Even though the husband is clearly in the wrong in that situation, context aside, I think this is the right approach for a counselor to take. Why? Because the husband needs to be in a safe environment, free of judgement, to be able to talk openly about his thoughts and feelings on the subject. Otherwise the situation would be entirely an attack on him. 

And shouldn't the real reason for counselling be to fix things? Shouldn't you want to stop the cheating? You can't do that without input from both people, and if someone resorted to cheating because of relationship problems (not saying this implies the other person is at fault; it doesn't), then that person needs to be able to speak as well. 

I think it says something that a cheater would be willing to go to marriage counselling to begin with, when there's a possibility of it being all about attacking and blaming them. Perhaps they wanted to go through that to feel like they'd been properly punished, or perhaps there were other relationship issues they wanted to address but didn't feel they could. Personally, I think that when someone cheats in a relationship, it's often a cry for help, similar to cutting one's wrists. It means something is wrong in their life, and the person just wants out of this situation.

If you're not willing to try to empathize and really understand the root of the problems in your marriage, then the only reason you're seeing a marriage counselor is so you can feel properly vindicated when you get divorced. 

*The second:* I've been to counselling for personal matters, and it has never once helped short-term. All the benefits I've received from it have come in over the long term. 

So from that perspective, if there are real emotional issues to be dealt with in one or both people, there still needs to be a short-term solution in place to provide understanding by those who have to deal with the effects of those issues. 

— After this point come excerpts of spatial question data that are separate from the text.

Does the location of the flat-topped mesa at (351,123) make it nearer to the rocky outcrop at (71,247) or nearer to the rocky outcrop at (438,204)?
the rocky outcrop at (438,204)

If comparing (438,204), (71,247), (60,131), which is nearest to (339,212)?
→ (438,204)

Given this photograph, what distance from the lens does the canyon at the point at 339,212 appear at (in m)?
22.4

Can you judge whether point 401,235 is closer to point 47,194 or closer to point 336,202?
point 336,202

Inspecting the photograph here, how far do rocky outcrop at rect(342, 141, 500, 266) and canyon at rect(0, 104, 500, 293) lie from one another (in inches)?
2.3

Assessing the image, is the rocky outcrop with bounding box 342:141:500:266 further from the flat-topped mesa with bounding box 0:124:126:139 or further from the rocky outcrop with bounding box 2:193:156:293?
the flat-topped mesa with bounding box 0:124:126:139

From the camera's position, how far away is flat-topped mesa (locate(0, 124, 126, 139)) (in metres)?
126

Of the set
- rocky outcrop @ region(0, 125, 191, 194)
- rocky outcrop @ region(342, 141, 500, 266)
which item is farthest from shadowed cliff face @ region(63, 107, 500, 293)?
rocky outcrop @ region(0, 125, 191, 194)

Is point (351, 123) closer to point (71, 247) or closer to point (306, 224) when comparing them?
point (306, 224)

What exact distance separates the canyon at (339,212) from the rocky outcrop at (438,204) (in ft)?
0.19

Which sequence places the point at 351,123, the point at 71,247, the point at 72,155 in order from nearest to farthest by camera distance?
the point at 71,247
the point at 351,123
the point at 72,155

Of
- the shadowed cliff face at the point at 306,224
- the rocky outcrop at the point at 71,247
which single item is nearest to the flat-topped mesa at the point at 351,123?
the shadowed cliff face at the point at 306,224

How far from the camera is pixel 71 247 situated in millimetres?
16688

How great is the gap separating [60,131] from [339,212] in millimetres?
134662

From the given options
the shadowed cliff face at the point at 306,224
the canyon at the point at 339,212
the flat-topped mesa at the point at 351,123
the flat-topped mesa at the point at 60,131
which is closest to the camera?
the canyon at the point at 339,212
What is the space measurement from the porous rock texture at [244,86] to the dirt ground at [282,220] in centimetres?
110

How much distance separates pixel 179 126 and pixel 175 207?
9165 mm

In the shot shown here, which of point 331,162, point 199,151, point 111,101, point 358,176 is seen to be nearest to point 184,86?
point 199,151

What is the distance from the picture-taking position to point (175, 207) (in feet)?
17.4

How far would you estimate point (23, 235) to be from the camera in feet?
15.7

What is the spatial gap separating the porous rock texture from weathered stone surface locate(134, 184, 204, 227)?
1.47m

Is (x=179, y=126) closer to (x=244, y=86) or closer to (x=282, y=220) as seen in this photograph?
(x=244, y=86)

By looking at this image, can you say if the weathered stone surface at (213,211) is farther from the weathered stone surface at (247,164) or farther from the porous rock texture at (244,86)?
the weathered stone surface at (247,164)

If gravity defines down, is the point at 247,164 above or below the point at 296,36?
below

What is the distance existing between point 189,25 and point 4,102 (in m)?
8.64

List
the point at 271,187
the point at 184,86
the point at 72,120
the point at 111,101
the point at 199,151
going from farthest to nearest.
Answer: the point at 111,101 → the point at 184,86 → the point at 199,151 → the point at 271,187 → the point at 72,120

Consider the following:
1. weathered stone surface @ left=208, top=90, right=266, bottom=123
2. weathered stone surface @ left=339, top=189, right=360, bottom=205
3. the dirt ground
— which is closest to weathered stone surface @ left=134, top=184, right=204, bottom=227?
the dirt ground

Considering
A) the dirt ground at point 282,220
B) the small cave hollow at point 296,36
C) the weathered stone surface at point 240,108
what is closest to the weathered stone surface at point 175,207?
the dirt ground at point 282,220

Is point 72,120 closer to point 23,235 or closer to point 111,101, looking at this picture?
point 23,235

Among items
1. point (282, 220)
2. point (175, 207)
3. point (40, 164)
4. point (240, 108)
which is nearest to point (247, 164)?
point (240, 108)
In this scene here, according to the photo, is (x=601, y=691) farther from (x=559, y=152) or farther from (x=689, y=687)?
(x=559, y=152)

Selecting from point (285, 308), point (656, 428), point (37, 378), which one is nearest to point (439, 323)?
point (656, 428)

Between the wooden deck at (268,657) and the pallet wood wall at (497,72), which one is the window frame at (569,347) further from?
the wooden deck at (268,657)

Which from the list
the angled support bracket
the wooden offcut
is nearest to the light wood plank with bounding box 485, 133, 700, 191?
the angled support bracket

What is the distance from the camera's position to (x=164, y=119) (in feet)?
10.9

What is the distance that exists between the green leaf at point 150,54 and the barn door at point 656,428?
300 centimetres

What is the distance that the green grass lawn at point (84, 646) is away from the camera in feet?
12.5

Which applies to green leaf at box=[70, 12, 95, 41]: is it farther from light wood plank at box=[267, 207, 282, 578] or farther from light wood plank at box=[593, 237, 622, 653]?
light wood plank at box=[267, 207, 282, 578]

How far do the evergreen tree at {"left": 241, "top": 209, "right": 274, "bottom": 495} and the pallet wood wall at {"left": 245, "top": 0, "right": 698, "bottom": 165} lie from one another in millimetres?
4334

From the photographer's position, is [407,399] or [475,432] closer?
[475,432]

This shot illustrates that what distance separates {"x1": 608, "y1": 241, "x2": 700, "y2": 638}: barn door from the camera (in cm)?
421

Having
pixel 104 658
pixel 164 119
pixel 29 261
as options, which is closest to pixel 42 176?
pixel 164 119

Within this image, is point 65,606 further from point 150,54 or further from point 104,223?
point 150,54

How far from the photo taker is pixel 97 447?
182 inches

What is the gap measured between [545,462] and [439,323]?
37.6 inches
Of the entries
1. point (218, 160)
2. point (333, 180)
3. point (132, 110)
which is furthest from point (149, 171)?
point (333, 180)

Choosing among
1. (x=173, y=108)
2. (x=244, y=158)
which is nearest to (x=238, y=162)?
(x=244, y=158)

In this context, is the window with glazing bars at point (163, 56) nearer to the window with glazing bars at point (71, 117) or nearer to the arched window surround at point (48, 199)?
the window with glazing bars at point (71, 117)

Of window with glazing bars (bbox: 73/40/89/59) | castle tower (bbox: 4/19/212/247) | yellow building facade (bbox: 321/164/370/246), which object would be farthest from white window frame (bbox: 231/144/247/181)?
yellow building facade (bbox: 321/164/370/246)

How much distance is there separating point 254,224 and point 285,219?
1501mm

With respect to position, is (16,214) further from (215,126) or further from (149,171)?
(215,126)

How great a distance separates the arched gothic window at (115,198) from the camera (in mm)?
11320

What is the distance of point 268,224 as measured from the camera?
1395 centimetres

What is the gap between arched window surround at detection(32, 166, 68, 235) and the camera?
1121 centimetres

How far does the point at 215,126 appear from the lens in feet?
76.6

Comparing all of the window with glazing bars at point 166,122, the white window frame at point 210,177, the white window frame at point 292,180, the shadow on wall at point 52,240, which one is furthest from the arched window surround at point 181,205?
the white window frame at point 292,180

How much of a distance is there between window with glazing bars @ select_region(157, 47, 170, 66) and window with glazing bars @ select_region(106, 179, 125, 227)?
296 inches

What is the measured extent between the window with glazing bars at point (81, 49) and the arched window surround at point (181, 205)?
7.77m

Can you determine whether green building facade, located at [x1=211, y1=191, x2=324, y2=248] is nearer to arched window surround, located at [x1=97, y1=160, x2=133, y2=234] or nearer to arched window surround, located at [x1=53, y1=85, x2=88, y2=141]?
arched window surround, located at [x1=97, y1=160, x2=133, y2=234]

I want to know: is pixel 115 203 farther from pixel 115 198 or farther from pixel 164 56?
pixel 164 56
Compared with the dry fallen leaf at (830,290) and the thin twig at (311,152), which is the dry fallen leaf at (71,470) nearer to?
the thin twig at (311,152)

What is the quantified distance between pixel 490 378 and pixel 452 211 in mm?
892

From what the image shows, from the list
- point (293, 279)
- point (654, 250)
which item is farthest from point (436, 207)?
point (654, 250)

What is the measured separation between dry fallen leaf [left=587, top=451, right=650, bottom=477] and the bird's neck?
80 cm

If one person has a fear of abandonment, for example, based on issues from childhood, it needs to be addressed in a short-term way so their partner can simply be aware of the problem. Healing takes a lot longer, but awareness is helpful.


----------



## Mr The Other

Faiora said:


> I have a few thoughts on this subject.
> 
> *The first:* The idea behind marriage counselling, as I see it, is to provide a safe place and good prompting so each partner can discuss how they really feel, and what their real needs are in order to move forward and heal.
> 
> Some couples do this naturally. In a healthy relationship, both partners are willing to swallow some pride or forgo thinking about their own feelings for a moment, to focus on their partner. But most people are not self-secure enough to do this is all situations, so we end up on the defensive, rather than looking evenly at both sides—even when we think we're being fair.
> 
> People have a tendency to think they're in the right, or at least be unwilling to admit they're in the wrong, when it's not even relevant who's right or wrong. There might _be_ someone who's right and someone who's wrong, but there's always more to the story as well.
> 
> For example: Someone gave an example here about their husband cheating, and a counselor telling them to feel their husband's pain.
> 
> Even though the husband is clearly in the wrong in that situation, context aside, I think this is the right approach for a counselor to take. Why? Because the husband needs to be in a safe environment, free of judgement, to be able to talk openly about his thoughts and feelings on the subject. Otherwise the situation would be entirely an attack on him.
> 
> And shouldn't the real reason for counselling be to fix things? Shouldn't you want to stop the cheating? You can't do that without input from both people, and if someone resorted to cheating because of relationship problems (not saying this implies the other person is at fault; it doesn't), then that person needs to be able to speak as well.
> 
> I think it says something that a cheater would be willing to go to marriage counselling to begin with, when there's a possibility of it being all about attacking and blaming them. Perhaps they wanted to go through that to feel like they'd been properly punished, or perhaps there were other relationship issues they wanted to address but didn't feel they could. Personally, I think that when someone cheats in a relationship, it's often a cry for help, similar to cutting one's wrists. It means something is wrong in their life, and the person just wants out of this situation.
> 
> If you're not willing to try to empathize and really understand the root of the problems in your marriage, then the only reason you're seeing a marriage counselor is so you can feel properly vindicated when you get divorced.
> 
> *The second:* I've been to counselling for personal matters, and it has never once helped short-term. All the benefits I've received from it have come in over the long term.
> 
> So from that perspective, if there are real emotional issues to be dealt with in one or both people, there still needs to be a short-term solution in place to provide understanding by those who have to deal with the effects of those issues.
> 
> If one person has a fear of abandonment, for example, based on issues from childhood, it needs to be addressed in a short-term way so their partner can simply be aware of the problem. Healing takes a lot longer, but awareness is helpful.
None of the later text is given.